I took a deep breath. Then I retrieved the kettle and refilled her teapot, which she held gingerly by the handle and spout and took back upstairs to her nest.
It must be nice, I thought as I began to individually blot pages 10 through 107, to always be the chubby, helpless baby in the family. Or better yet, a flittering, nervous bird perched so precariously that everyone tiptoes around, trying not to scare it away.
And what if I did scare her away? What difference would it make, except to save me tea shop bills we couldn’t pay anyway?
But I knew. It would mean that the Tenpennys weren’t the Tenpennys anymore. It would just be the name on the door of a house I used to live in. Before I went to foster care.
And then I would be really, truly, entirely alone.
• • •
It took me another hour to blot and dry each page of the monograph individually, and I was finally heading upstairs for a cold bath when I heard banging at the door.
There was only one reason for banging on the door in the middle of the night.
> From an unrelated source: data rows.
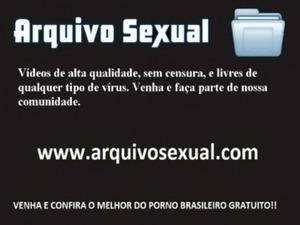 Puta lisinha dando a xoxota e o cuzinho 9 - www.arquivosexual.com free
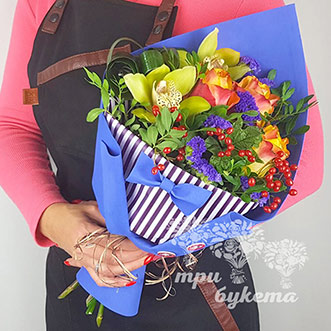 Букет учителю из орхидей и роз
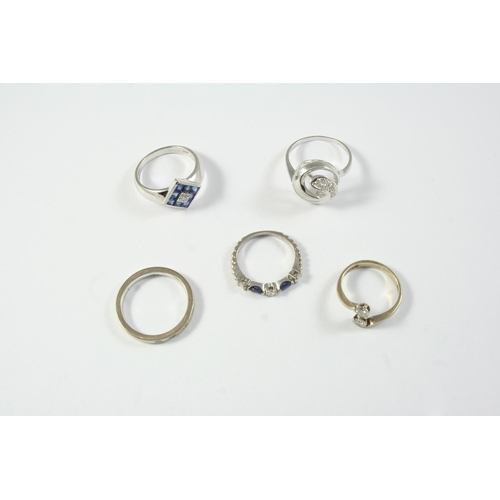 1691 - FIVE ASSORTED GOLD AND GEM SET RINGS including a diamond cross-over ring, set with two circular-cut ...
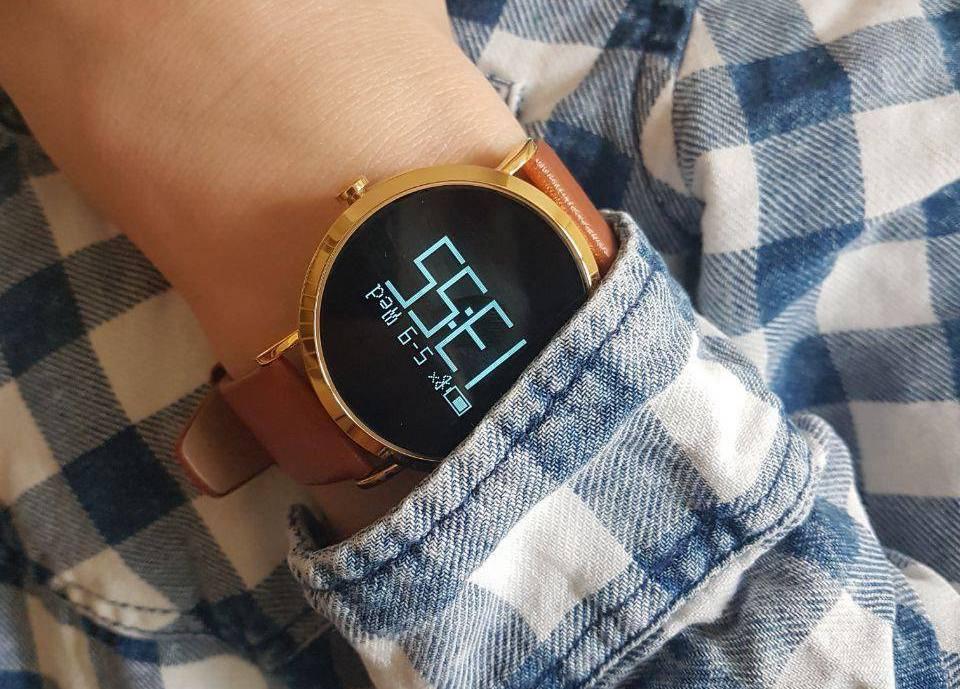 Украинцы выпустили умные часы для борьбы со стрессом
The jig is up, I thought as I fumbled for a reasonable explanation of why I’d let weeks go by without turning in a stolen painting to the cops. But when I wrenched open the front door, I found Bodhi dancing around in the stoop’s shadows.
“Where’s the painting? Where is it?” she said breathlessly.
I waved Bodhi inside. “Upstairs, of course. Why?” I stepped out on the stoop and looked around. No idling police cars.
“Well, go get it! And bring that big book on Raphael, too. We’re going on a field trip!”
“Now? Can’t it wait till tomorrow?”
“No way. We’ll have better luck tonight.”
“With what?” As I stepped back inside, I saw by the meager hall light that Bodhi’s right arm hung strangely at her side.
“With my broken arm.”
Chapter Ten
No matter how urgent your medical emergency or dire your prospects, the ER staff always made sure you spent plenty of time in the waiting room. But for us it was time needed for Bodhi to explain her latest theory. And her unhinged arm.
I found us some unoccupied plastic molded chairs in one corner, which was lucky because some drunks had claimed the other rows as beds. “Okay,” Bodhi sat down, arranging her right arm on her lap and checking her phone one-handed, “what do you know about La Fornarina?”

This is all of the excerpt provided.